Bank lending expands to 9-month high in February; money supply at P16.9 T


Big banks’ outstanding loans grew by 8.6 percent year-on-year in February, the highest in the last nine months amid sustained demand in both household and business loans, according to Bangko Sentral ng Pilipinas (BSP) data.

Preliminary data showed that the country’s universal and commercial banks, net of reverse repurchase (RRP) placements with the BSP, registered a higher bank lending growth in February compared to January of 7.8 percent.

The latest bank lending data of 8.6 percent is, however, lower compared to same period last year of 10 percent growth. The last time bank lending growth was near this level was in May 2023 at 9.4 percent.

On a month-on-month seasonally-adjusted basis, outstanding universal and commercial bank loans, net of RRPs, rose by 0.7 percent, said the BSP.

In a separate data, the financial system’s domestic liquidity or M3 grew by five percent year-on-year to P16.914 trillion in February. On a month-on-month seasonally-adjusted basis, M3 decreased by 0.2 percent.

Meanwhile, outstanding loans for production activities went up by 6.8 percent to P9.969 trillion in February from 5.9 percent in January.

The BSP said this was driven by the increase in lending to key sectors such as real estate activities which increased by 11.6 percent to P2.377 trillion; electricity, gas, steam, and airconditioning supply, up by 11.2 percent to P1.278 trillion; wholesale and retail trade, and repair of motor vehicles and motorcycles which grew by 7.1 percent to P1.305 trillion; transportation and storage, 21.1 percent to P406 billion; and manufacturing, up 5.9 percent to P1.239 trillion.

Data also showed that consumer loans continued to expand by 25.2 percent to P1.305 trillion in February, the same rate as in January, on the back of higher credit card and motor vehicle loans.

Credit card loans grew by 30.1 percent to P737.934 billion; motor vehicle loans increased by 19.1 percent to P394.401 billion; while salary-based general purpose consumption loan grew by 16 percent to P141.870 billion.

The BSP said it will “ensure that liquidity and bank lending conditions remain consistent with its price and financial stability objectives.”

As for money supply, the central bank said domestic claims went up by 9.5 percent year-on-year in February, lower compared to 9.9 percent in January.

The BSP also reported that that claims on the private sector grew by 10.1 percent from 8.9 in January with the sustained expansion in bank lending to non-financial private corporations and households.

Net claims on the central government, on the other hand, rose by 12.1 percent compared to 15.8 percent in January “due in part to the sustained borrowings of the National Government.”

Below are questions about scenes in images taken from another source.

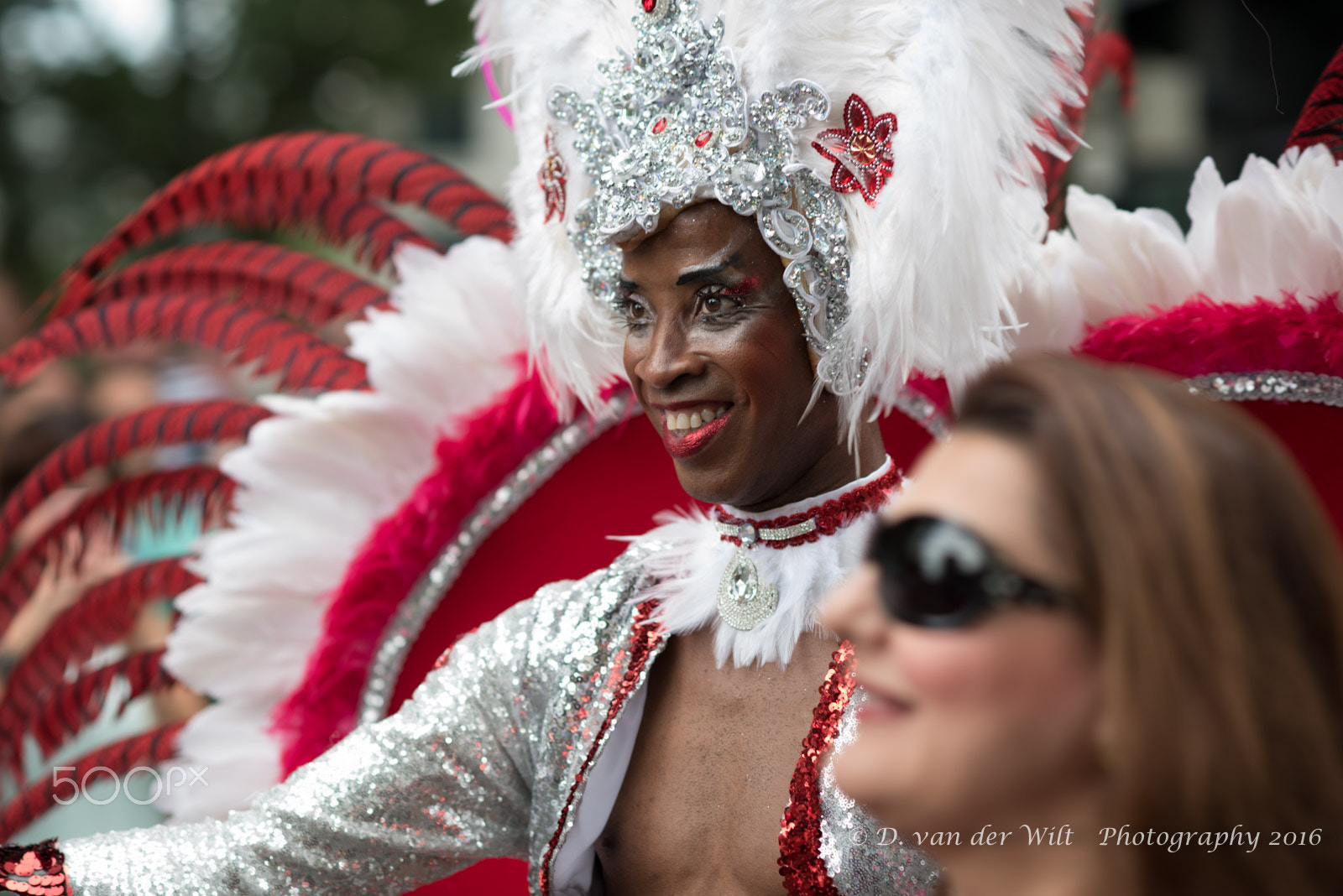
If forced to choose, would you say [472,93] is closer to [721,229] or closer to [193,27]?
[193,27]

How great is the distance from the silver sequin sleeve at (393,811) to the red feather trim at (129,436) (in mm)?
905

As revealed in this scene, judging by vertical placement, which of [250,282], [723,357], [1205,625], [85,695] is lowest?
[1205,625]

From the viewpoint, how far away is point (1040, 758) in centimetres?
93

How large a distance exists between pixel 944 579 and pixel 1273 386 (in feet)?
4.34

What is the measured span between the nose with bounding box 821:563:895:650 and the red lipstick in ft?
2.20

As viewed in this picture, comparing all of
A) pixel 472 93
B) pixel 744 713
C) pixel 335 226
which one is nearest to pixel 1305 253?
pixel 744 713

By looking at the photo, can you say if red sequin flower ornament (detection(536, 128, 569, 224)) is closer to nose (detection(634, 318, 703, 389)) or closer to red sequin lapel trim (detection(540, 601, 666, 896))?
nose (detection(634, 318, 703, 389))

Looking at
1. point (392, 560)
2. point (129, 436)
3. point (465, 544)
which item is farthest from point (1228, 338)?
point (129, 436)

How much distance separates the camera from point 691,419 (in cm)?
171

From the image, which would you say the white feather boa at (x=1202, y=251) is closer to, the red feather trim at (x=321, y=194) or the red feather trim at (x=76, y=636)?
the red feather trim at (x=321, y=194)

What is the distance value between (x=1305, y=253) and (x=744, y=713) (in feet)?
3.63

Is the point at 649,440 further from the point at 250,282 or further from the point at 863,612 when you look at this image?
the point at 863,612

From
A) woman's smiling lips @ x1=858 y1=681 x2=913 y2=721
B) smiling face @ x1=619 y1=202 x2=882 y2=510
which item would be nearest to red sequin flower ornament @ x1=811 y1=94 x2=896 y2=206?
smiling face @ x1=619 y1=202 x2=882 y2=510

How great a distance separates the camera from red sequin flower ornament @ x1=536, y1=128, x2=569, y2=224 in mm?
1918
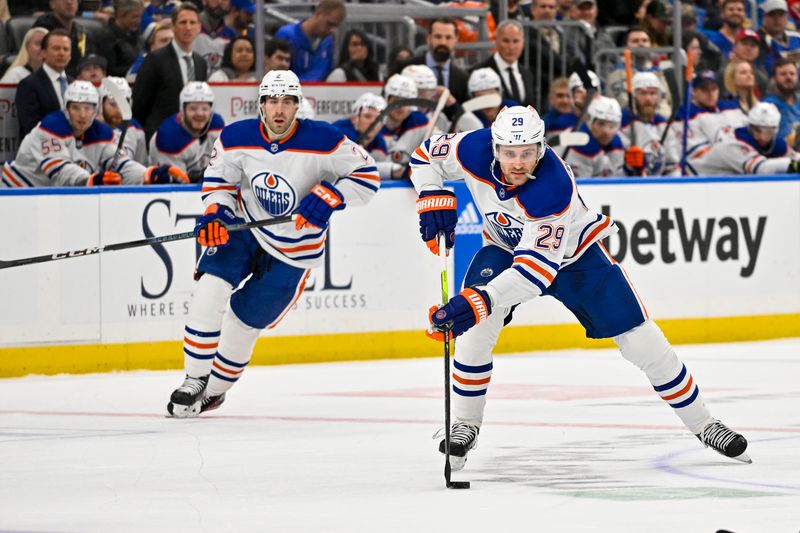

Net foreign assets (NFA) in peso terms rose by 3.6 percent year-on-year in February from 4.4 percent in January. “The BSP’s NFA grew by 5.9 percent. (while) NFA of banks contracted on account of lower interbank loans receivables,” said the BSP.

The BSP said it will strive to keep domestic liquidity conditions “consistent with the prevailing stance of monetary policy.”

Based on the most recent Senior Bank Loan Officers’ Survey (SLOS) of the BSP, banks’ lending standards have not changed because of the stable economic outlook.

For the fourth quarter 2023 survey, about 88 percent of the 61 surveyed banks did not amend or change their lending standards for loans to enterprises.

For the first quarter this year, the central bank said that using both the modal and diffusion index methods, banks expect a generally unchanged credit standards for enterprises because of their continued “sustained tolerance for risk and stable outlook for the overall economy as well as for industries and firms, along with the steady profiles of borrowers.”

The survey said 70.6 percent of surveyed banks also kept their lending standards unchanged for household loans.

For the first quarter this year, banks do not expect to make changes in their credit standards for households due to expectations of improved profitability of their portfolios, higher risk tolerance, and more favorable economic outlook.